Task description: Please reproduce the text of every item below word for word, without the pictures.

Exercise material:
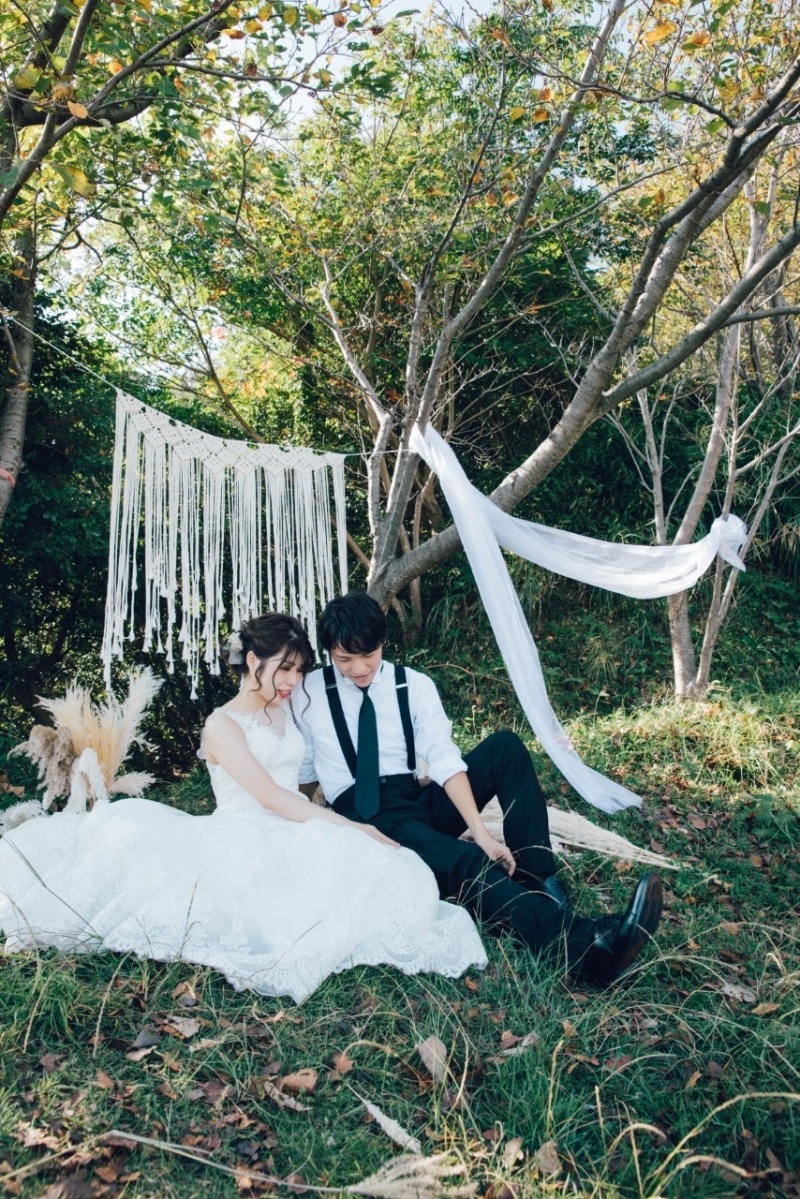 森の中で作るお二人のシチュエーション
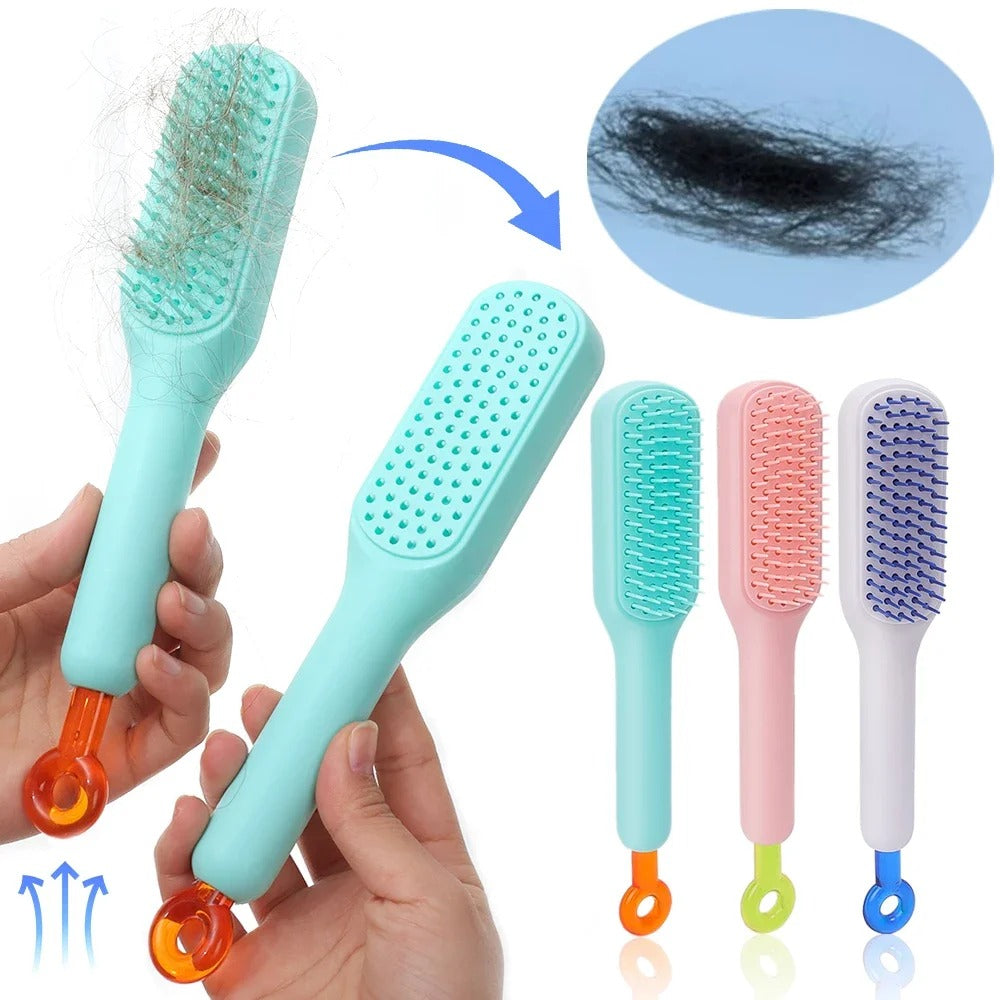 Self-Cleaning Anti-Static Massage Comb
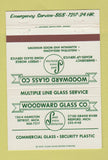 Matchbook Cover - Woodward Glass Company Redford Detroit MI 40 Strike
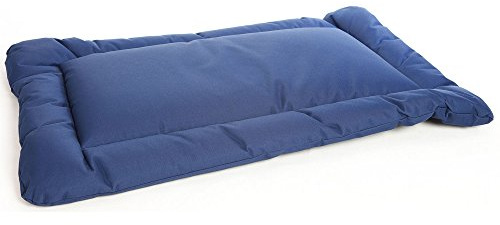 P & L Superior Pet Beds Heavy Duty Waterproof Rectangular Cushion Pad, Extra Large, 104 x 74 x 5 cm, Blue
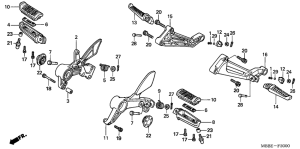 VTR1000F Ступень передачи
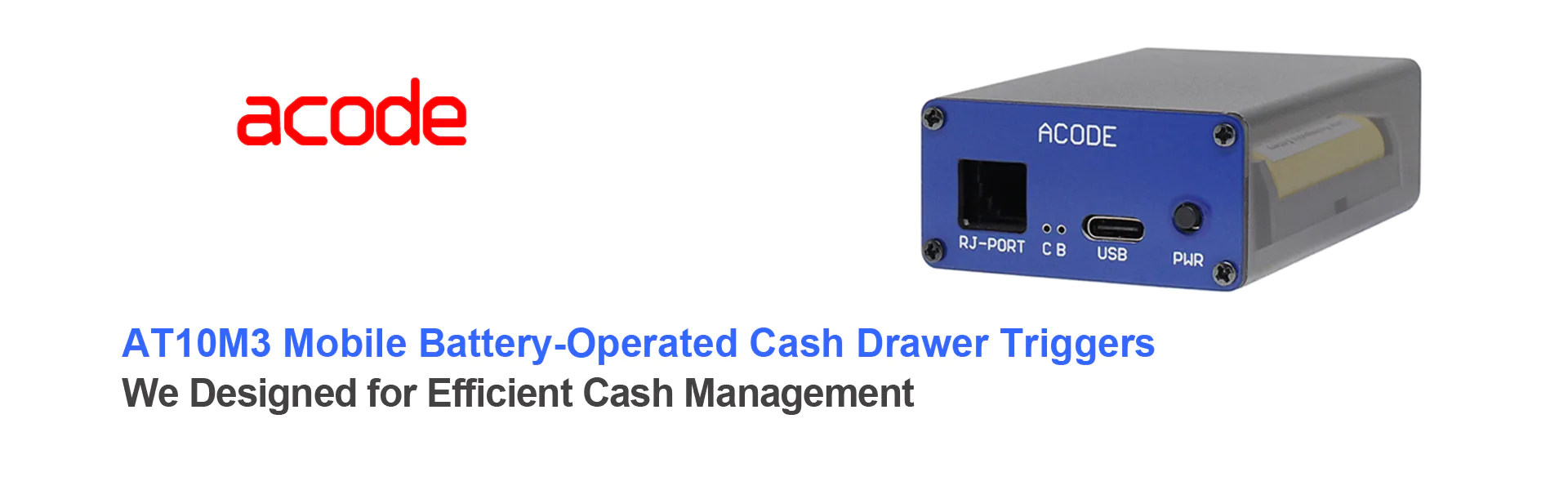 Acode AT10M3 Mobile Battery-Operated Cash Drawer Trigger Series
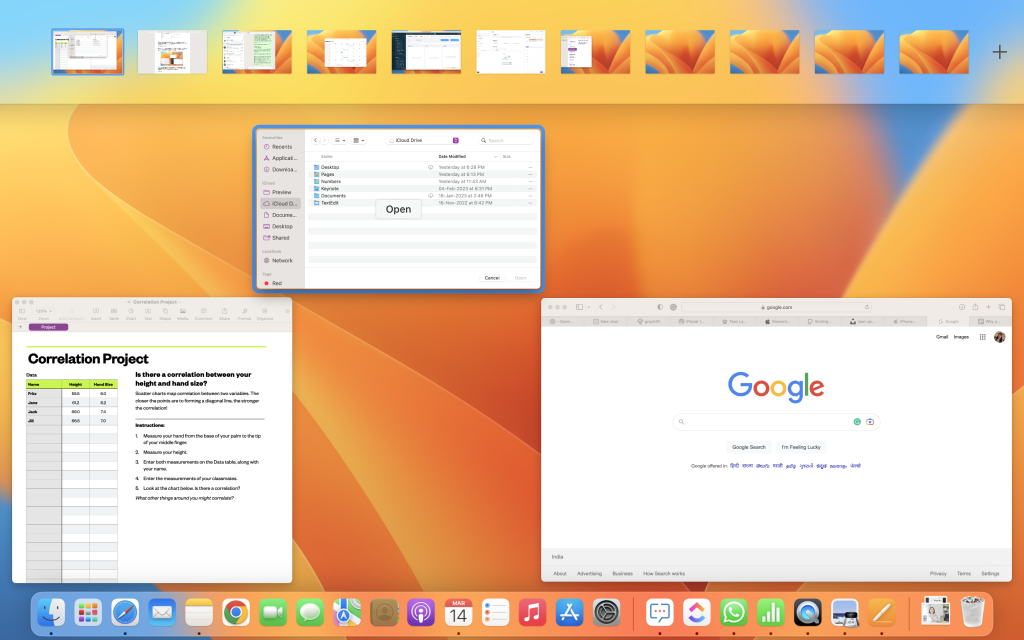MacBook Mission Control to multitask easily. best features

Response to the task:
 森の中で作るお二人のシチュエーション
 Self-Cleaning Anti-Static Massage Comb
 Matchbook Cover - Woodward Glass Company Redford Detroit MI 40 Strike
 P & L Superior Pet Beds Heavy Duty Waterproof Rectangular Cushion Pad, Extra Large, 104 x 74 x 5 cm, Blue
 VTR1000F Ступень передачи
 Acode AT10M3 Mobile Battery-Operated Cash Drawer Trigger Series
MacBook Mission Control to multitask easily. best features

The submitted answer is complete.